SELECTED TEXT:
++++++++++++++++++++

# Moving files from computer to external drive



## dovbaer (Oct 10, 2019)

I've done this before, but now I get an error message: 

Could not complete the folder move. Folder named "XYZ" could not be created.

Am using LR Classic on a Mac. Recent upgrades. I actually drag the folder from my internal drive to my external one, and get the above message.


----------



## Paul McFarlane (Oct 10, 2019)

Is there a folder already existing on the destination drive with that name? That would cause it (need to look using Finder to check)


----------



## dovbaer (Oct 10, 2019)

No folder of that name exists on the destination drive. to double-check, I changed the name of the folder I was moving. Same result, same message.


----------



## dovbaer (Oct 11, 2019)

Any other suggestions out there?


----------



## Johan Elzenga (Oct 11, 2019)

Could be a permissions issue, although that is rare for an external drive. This isn't an external drive used by Time Machine as well?


----------



## dovbaer (Oct 11, 2019)

Permissions are not a problem to my knowledge. Have been doing this for years with no changes to settings of EHD.


----------



## Johan Elzenga (Oct 11, 2019)

This isn't an external drive used by Time Machine as well?


----------



## dovbaer (Oct 12, 2019)

No. Just a regular external hard drive. Only use it to back up and store photos. Any other thoughts?


----------



## Hal P Anderson (Oct 12, 2019)

Can you drag a test folder to the destination drive using Finder?


----------



## dovbaer (Oct 13, 2019)

Hal P Anderson said:


> Can you drag a test folder to the destination drive using Finder?
> 
> 
> Hal P Anderson said:
> ...


If no one can help me solve my problem, I'll do what you suggest.


----------



## Johan Elzenga (Oct 13, 2019)

dovbaer said:


> If no one can help me solve my problem, I'll do what you suggest.


Hall asks if you can do that, because that may tell us something about permissions.


----------



## dovbaer (Oct 13, 2019)

++++++++++++++++++++

SHORT PROBLEM A:
Convert the listing into a Markdown table with the columns Row and Line, covering the lines from the one containing "Of the listed items" through the end of the listing. Number each line in the Row column and leave out blank lines.

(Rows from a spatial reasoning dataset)
++++++++++++++++++++

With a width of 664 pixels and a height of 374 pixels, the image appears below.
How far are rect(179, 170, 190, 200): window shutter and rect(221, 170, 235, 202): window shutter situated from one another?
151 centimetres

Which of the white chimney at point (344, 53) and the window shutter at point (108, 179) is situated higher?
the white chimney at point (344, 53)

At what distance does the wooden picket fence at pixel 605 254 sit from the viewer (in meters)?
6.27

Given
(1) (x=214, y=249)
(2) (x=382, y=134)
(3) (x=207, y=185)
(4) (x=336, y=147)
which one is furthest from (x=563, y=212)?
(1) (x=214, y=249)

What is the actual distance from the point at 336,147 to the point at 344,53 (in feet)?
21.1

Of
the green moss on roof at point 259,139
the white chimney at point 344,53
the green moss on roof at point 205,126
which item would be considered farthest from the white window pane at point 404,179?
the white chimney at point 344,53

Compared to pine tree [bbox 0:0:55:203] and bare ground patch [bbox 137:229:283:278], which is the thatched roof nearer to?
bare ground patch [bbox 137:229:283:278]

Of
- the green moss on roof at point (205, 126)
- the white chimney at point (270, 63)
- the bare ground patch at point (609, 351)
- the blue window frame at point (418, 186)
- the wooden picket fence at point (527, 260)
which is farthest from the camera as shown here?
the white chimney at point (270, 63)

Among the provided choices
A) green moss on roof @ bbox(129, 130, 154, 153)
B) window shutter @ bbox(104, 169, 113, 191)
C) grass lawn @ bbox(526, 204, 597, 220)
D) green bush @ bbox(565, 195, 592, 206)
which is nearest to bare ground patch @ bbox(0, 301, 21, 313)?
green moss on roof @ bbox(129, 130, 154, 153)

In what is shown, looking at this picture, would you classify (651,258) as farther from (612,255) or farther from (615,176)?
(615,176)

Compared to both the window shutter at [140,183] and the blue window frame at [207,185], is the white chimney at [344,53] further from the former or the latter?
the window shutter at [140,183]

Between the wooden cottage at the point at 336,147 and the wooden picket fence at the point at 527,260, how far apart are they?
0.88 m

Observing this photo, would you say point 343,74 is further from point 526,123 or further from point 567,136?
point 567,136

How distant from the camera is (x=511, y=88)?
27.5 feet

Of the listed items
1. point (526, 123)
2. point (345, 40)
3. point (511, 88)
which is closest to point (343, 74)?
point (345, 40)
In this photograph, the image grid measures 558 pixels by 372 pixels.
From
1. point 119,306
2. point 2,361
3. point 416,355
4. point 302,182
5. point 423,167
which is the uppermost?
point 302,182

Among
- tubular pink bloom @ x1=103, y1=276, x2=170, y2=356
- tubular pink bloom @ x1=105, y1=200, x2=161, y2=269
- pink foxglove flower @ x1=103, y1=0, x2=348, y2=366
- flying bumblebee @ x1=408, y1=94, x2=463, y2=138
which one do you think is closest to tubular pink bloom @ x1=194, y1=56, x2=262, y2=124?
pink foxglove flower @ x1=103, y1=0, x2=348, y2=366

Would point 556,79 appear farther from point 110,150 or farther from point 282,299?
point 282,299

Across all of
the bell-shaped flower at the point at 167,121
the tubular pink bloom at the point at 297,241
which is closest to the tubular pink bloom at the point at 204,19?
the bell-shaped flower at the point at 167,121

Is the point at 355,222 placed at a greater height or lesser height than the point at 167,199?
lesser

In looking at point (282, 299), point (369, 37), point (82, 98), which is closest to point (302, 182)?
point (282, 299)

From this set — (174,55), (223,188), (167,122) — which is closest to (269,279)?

++++++++++++++++++++

SHORT PROBLEM B:
Repeat the forum thread word for word from "I've done this" to "the above message.".

COMPLETE ANSWER A:
| Row | Line |
|---|---|
| 1 | Of the listed items |
| 2 | 1. point (526, 123) |
| 3 | 2. point (345, 40) |
| 4 | 3. point (511, 88) |
| 5 | which is closest to point (343, 74)? |
| 6 | point (345, 40) |
| 7 | In this photograph, the image grid measures 558 pixels by 372 pixels. |
| 8 | From |
| 9 | 1. point 119,306 |
| 10 | 2. point 2,361 |
| 11 | 3. point 416,355 |
| 12 | 4. point 302,182 |
| 13 | 5. point 423,167 |
| 14 | which is the uppermost? |
| 15 | point 302,182 |
| 16 | Among |
| 17 | - tubular pink bloom @ x1=103, y1=276, x2=170, y2=356 |
| 18 | - tubular pink bloom @ x1=105, y1=200, x2=161, y2=269 |
| 19 | - pink foxglove flower @ x1=103, y1=0, x2=348, y2=366 |
| 20 | - flying bumblebee @ x1=408, y1=94, x2=463, y2=138 |
| 21 | which one do you think is closest to tubular pink bloom @ x1=194, y1=56, x2=262, y2=124? |
| 22 | pink foxglove flower @ x1=103, y1=0, x2=348, y2=366 |
| 23 | Would point 556,79 appear farther from point 110,150 or farther from point 282,299? |
| 24 | point 282,299 |
| 25 | Across all of |
| 26 | the bell-shaped flower at the point at 167,121 |
| 27 | the tubular pink bloom at the point at 297,241 |
| 28 | which is closest to the tubular pink bloom at the point at 204,19? |
| 29 | the bell-shaped flower at the point at 167,121 |
| 30 | Is the point at 355,222 placed at a greater height or lesser height than the point at 167,199? |
| 31 | lesser |
| 32 | In looking at point (282, 299), point (369, 37), point (82, 98), which is closest to point (302, 182)? |
| 33 | point (282, 299) |
| 34 | From this set — (174,55), (223,188), (167,122) — which is closest to (269,279)? |

COMPLETE ANSWER B:
I've done this before, but now I get an error message: 

Could not complete the folder move. Folder named "XYZ" could not be created.

Am using LR Classic on a Mac. Recent upgrades. I actually drag the folder from my internal drive to my external one, and get the above message.